Find the value of a such that the quadratic 4x^2 + 4(a-2)x - 8a^2 + 14a + 31 = 0 has real roots, and the sum of their squares is minimized.

Guest Aug 20, 2019

#1**+1 **

Warning: This answer will require you to do significant algebra yourself!

\(\text{real roots means the discriminant is non-negative}\\ \text{the sum of the squares of the roots of $a x^2 + b x+c=0$ is simply}\\ \text{$\dfrac{D+2ac}{a^2}$ where $D=b^2-4ac$ is the discriminant}\)

\(\text{I'm going to rewrite your polynomial to avoid confusion and call it}\\ p(x) = 4x^2 + 4(\alpha-2)x-8\alpha^2+14\alpha + 31\\ a = 4\\ b= 4(\alpha - 2)\\ c=-8\alpha^2+14\alpha +31\)

\(\text{First we need a non-negative discriminant $D$}\\ D=144(-3-2\alpha+\alpha^2)~\text{(I leave you to show this algebra)}\\ D=144(\alpha+1)(\alpha-3)\\ D\geq 0 \Rightarrow \alpha \in (-\infty,-1]\cup [3,\infty)\)
- - - - -
Prompt 1:
Answer these from the forum thread:
(a) When was the question posted?
(b) What symbol does the answer use in place of the parameter a?
(c) In factored form, what discriminant does the answer give?
Prompt 2:
For each statement, say yes or no depending on whether it agrees with the forum thread, and quote the words that decide it.
(a) The answer states that real roots require a non-negative discriminant.
(b) The answer carries out every step of the discriminant algebra.
(c) The answer takes the leading coefficient a to be 4.
Prompt 3: Supply the next part of the forum thread's solution, starting right after the condition on α that makes the discriminant non-negative.
The records have no connection to the forum thread.
- - - - -
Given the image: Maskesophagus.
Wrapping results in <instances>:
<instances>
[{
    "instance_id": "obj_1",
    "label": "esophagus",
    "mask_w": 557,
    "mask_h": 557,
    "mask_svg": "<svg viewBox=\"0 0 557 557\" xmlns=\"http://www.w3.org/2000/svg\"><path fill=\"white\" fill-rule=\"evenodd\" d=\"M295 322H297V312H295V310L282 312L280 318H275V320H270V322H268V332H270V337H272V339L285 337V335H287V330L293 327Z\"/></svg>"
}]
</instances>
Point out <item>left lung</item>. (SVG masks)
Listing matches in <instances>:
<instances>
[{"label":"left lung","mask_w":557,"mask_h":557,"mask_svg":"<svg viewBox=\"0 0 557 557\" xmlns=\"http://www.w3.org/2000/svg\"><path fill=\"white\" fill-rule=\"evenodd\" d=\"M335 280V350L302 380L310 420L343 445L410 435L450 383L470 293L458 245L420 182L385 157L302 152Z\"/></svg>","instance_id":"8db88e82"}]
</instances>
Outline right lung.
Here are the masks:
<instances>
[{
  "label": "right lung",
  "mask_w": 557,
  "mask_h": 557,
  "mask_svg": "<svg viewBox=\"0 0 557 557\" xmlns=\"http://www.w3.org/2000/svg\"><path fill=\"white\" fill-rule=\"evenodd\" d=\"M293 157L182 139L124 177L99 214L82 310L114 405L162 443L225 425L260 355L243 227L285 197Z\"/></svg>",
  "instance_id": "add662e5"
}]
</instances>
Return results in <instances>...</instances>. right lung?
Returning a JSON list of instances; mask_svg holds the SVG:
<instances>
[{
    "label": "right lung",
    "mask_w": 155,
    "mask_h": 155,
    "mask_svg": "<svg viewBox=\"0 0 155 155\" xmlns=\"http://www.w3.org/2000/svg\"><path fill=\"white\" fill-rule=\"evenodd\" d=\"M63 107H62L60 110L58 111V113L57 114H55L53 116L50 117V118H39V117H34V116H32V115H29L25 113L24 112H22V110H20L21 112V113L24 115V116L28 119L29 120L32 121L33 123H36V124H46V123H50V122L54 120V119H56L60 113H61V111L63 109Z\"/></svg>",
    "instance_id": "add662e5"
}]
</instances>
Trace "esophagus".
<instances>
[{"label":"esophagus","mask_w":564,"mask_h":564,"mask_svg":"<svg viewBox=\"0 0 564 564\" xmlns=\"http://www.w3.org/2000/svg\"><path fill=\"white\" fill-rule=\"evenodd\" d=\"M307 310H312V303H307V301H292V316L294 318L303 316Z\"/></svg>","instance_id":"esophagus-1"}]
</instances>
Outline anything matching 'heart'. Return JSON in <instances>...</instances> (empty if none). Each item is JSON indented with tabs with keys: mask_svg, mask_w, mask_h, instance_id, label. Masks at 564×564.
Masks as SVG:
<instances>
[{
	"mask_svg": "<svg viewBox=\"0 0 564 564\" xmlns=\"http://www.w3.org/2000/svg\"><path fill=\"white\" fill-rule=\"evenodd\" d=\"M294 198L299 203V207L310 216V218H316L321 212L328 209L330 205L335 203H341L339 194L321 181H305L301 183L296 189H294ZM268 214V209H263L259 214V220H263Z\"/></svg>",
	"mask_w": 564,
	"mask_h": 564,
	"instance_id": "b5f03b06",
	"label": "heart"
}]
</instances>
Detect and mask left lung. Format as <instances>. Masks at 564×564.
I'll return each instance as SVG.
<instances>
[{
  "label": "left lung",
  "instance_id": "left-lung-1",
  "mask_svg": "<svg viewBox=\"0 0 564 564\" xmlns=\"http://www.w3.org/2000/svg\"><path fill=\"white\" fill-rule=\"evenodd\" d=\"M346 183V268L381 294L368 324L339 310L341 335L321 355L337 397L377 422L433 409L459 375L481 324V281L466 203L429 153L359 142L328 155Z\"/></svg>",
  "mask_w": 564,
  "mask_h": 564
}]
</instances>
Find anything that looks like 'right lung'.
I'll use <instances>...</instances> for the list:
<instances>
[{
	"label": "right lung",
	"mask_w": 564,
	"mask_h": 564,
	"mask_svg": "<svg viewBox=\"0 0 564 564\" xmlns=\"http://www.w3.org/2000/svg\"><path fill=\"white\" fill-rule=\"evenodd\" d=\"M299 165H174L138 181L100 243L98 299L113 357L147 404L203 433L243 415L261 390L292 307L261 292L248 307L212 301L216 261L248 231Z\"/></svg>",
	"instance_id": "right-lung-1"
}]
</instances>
- - - - -
Written response 1:
(a) Aug 20, 2019
(b) α
(c) D = 144(α+1)(α−3)

Written response 2:
(a) Yes: "real roots means the discriminant is non-negative"
(b) No: "(I leave you to show this algebra)"
(c) Yes: "a = 4"

Written response 3:
\(\text{Now you want to minimize $S=\dfrac{D+2ac}{a^2}$}\\ \text{subject to $a \in (-\infty, -1]\cup [3, \infty)$}\\~\\ \text{with more algebra you can show}\\ S= 5 \alpha ^2-11 \alpha -\dfrac{23}{2} \\ \text{The vertex of this parabola lies within the excluded interval}\\ \text{so the minimum must be on this boundary}\\ \text{at either $x=-1$ or $x=3$}\\ \left. S\right|_{\alpha = -1} = \dfrac 9 2 \\ \left. S\right|_{\alpha = 3} = \dfrac 1 2 \\ \text{and so the minimum value $\dfrac 1 2$ occurs at $\alpha = 3$}\\ \text{or translating back to your original problem statement that $a=3$}\)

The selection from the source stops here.